[PROVIDED RECORDS]:
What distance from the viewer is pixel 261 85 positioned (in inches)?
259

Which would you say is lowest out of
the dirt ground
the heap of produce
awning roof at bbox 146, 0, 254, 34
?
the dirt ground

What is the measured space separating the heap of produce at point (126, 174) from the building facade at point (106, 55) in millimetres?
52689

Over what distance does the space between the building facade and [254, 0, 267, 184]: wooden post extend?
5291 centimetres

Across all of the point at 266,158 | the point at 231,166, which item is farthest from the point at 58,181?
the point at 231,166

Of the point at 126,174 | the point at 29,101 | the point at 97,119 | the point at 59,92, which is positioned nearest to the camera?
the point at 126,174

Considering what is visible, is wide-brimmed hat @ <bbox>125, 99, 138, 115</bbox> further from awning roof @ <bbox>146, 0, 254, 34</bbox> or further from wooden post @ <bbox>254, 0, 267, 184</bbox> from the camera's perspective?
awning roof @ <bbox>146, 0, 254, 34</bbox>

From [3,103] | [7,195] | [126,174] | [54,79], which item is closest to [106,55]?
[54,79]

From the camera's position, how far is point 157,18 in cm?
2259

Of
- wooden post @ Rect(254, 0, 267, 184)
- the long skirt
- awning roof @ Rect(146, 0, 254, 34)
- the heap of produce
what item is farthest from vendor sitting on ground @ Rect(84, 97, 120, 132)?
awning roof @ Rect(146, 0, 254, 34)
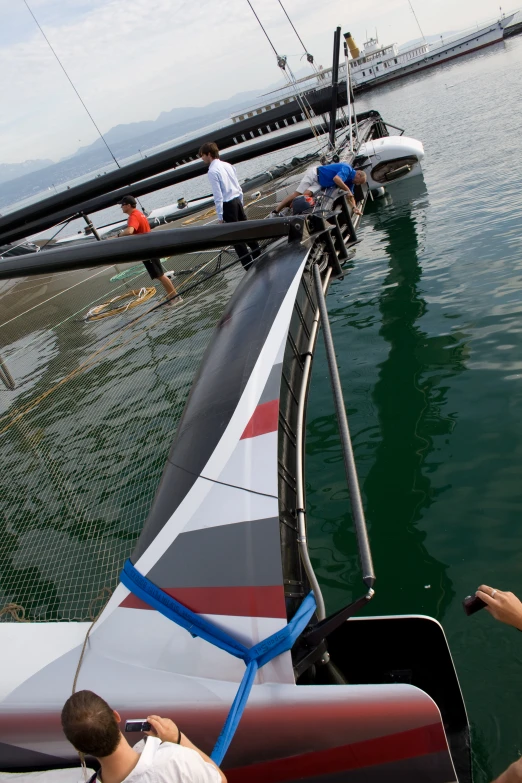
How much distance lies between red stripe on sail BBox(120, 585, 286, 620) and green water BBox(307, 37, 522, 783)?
1380 millimetres

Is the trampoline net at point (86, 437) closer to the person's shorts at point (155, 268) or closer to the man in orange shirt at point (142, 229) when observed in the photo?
the man in orange shirt at point (142, 229)

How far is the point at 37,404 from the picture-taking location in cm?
832

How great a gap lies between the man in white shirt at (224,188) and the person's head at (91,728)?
618cm

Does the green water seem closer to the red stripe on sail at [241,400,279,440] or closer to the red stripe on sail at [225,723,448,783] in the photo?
the red stripe on sail at [225,723,448,783]

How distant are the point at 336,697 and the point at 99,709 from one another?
1.05m

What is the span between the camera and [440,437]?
565 cm

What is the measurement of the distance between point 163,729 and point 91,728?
42 cm

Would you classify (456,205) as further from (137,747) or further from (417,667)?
(137,747)

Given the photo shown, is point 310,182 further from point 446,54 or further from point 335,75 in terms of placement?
point 446,54

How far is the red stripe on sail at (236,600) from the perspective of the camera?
115 inches

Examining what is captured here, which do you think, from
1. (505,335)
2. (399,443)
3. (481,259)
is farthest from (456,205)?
(399,443)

[WHAT YOU SHOULD DO]:
Any pictures should be dropped; transcribe the rest of the records above exactly.

[RESULT FOR THIS EXERCISE]:
What distance from the viewer is pixel 261 85 positioned (in inches)?
259

Which would you say is lowest out of
the dirt ground
the heap of produce
awning roof at bbox 146, 0, 254, 34
?
the dirt ground

What is the measured space separating the heap of produce at point (126, 174) from the building facade at point (106, 55) in millimetres?
52689

Over what distance does the space between the building facade and [254, 0, 267, 184]: wooden post extend?
5291 centimetres

Across all of the point at 266,158 | the point at 231,166, which item is farthest from the point at 58,181?
the point at 231,166

Of the point at 126,174 | the point at 29,101 | the point at 97,119 | the point at 59,92, which is positioned nearest to the camera?
the point at 126,174

Considering what is visible, is wide-brimmed hat @ <bbox>125, 99, 138, 115</bbox> further from awning roof @ <bbox>146, 0, 254, 34</bbox> or further from wooden post @ <bbox>254, 0, 267, 184</bbox> from the camera's perspective?
awning roof @ <bbox>146, 0, 254, 34</bbox>

From [3,103] | [7,195] | [126,174] | [54,79], which item is closest to [106,55]?
[54,79]

From the camera's position, how far is point 157,18 in cm?
2259

Of
- wooden post @ Rect(254, 0, 267, 184)
- the long skirt
- awning roof @ Rect(146, 0, 254, 34)
- the heap of produce
what item is farthest from vendor sitting on ground @ Rect(84, 97, 120, 132)?
awning roof @ Rect(146, 0, 254, 34)
How much distance lies between red stripe on sail BBox(120, 585, 286, 620) and green water BBox(307, 37, 522, 783)?
1380 millimetres

Is the trampoline net at point (86, 437) closer to the person's shorts at point (155, 268) or closer to the man in orange shirt at point (142, 229) when observed in the photo?
the man in orange shirt at point (142, 229)

How far is the point at 37,404 from the picture-taking location in cm?
832

How great a gap lies between the man in white shirt at (224,188) and the person's head at (91,728)?
618cm

Does the green water seem closer to the red stripe on sail at [241,400,279,440] or closer to the red stripe on sail at [225,723,448,783] in the photo?
the red stripe on sail at [225,723,448,783]

How distant are the point at 336,697 and the point at 99,709 from one another?
1.05m

What is the span between the camera and [440,437]?
565 cm

What is the measurement of the distance between point 163,729 and point 91,728?
42 cm

Would you classify (456,205) as further from (137,747) or further from (417,667)?
(137,747)

Given the photo shown, is point 310,182 further from point 446,54 or further from point 335,75 in terms of placement?
point 446,54

How far is the red stripe on sail at (236,600) from the perspective of the camera?
115 inches

Examining what is captured here, which do you think, from
1. (505,335)
2. (399,443)
3. (481,259)
is farthest from (456,205)?
(399,443)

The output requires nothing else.